[How to complete this task] The entries below should be transcribed exactly, every one of them.

[Input data]
>>>

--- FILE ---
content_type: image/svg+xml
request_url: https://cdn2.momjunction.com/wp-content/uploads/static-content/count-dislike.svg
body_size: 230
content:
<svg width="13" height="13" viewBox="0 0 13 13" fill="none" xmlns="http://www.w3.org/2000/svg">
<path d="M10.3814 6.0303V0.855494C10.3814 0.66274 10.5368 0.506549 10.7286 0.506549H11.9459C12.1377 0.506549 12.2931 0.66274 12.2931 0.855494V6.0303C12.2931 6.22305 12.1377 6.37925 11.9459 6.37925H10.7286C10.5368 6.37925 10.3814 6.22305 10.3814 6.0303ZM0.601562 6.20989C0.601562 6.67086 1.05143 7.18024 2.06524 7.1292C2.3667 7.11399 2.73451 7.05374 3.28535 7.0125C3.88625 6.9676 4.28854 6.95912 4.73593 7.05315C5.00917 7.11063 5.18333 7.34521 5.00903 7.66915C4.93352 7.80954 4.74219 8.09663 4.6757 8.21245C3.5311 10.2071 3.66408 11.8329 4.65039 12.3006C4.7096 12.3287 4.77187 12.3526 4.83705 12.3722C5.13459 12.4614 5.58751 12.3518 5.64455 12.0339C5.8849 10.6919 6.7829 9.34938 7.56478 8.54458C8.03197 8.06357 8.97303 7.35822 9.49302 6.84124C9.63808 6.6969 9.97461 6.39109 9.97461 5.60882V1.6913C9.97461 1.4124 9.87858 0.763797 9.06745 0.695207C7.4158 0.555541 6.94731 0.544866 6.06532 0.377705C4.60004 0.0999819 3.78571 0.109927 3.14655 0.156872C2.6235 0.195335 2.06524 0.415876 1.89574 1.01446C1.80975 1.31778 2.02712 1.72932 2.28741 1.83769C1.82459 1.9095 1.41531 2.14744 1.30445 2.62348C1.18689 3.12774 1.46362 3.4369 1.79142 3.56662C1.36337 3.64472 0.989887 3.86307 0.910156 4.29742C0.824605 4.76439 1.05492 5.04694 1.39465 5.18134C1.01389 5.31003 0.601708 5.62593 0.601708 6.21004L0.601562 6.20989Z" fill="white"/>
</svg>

<<<

[Solved exercise]
--- FILE ---
content_type: image/svg+xml
request_url: https://cdn2.momjunction.com/wp-content/uploads/static-content/count-dislike.svg
body_size: 230
content:
<svg width="13" height="13" viewBox="0 0 13 13" fill="none" xmlns="http://www.w3.org/2000/svg">
<path d="M10.3814 6.0303V0.855494C10.3814 0.66274 10.5368 0.506549 10.7286 0.506549H11.9459C12.1377 0.506549 12.2931 0.66274 12.2931 0.855494V6.0303C12.2931 6.22305 12.1377 6.37925 11.9459 6.37925H10.7286C10.5368 6.37925 10.3814 6.22305 10.3814 6.0303ZM0.601562 6.20989C0.601562 6.67086 1.05143 7.18024 2.06524 7.1292C2.3667 7.11399 2.73451 7.05374 3.28535 7.0125C3.88625 6.9676 4.28854 6.95912 4.73593 7.05315C5.00917 7.11063 5.18333 7.34521 5.00903 7.66915C4.93352 7.80954 4.74219 8.09663 4.6757 8.21245C3.5311 10.2071 3.66408 11.8329 4.65039 12.3006C4.7096 12.3287 4.77187 12.3526 4.83705 12.3722C5.13459 12.4614 5.58751 12.3518 5.64455 12.0339C5.8849 10.6919 6.7829 9.34938 7.56478 8.54458C8.03197 8.06357 8.97303 7.35822 9.49302 6.84124C9.63808 6.6969 9.97461 6.39109 9.97461 5.60882V1.6913C9.97461 1.4124 9.87858 0.763797 9.06745 0.695207C7.4158 0.555541 6.94731 0.544866 6.06532 0.377705C4.60004 0.0999819 3.78571 0.109927 3.14655 0.156872C2.6235 0.195335 2.06524 0.415876 1.89574 1.01446C1.80975 1.31778 2.02712 1.72932 2.28741 1.83769C1.82459 1.9095 1.41531 2.14744 1.30445 2.62348C1.18689 3.12774 1.46362 3.4369 1.79142 3.56662C1.36337 3.64472 0.989887 3.86307 0.910156 4.29742C0.824605 4.76439 1.05492 5.04694 1.39465 5.18134C1.01389 5.31003 0.601708 5.62593 0.601708 6.21004L0.601562 6.20989Z" fill="white"/>
</svg>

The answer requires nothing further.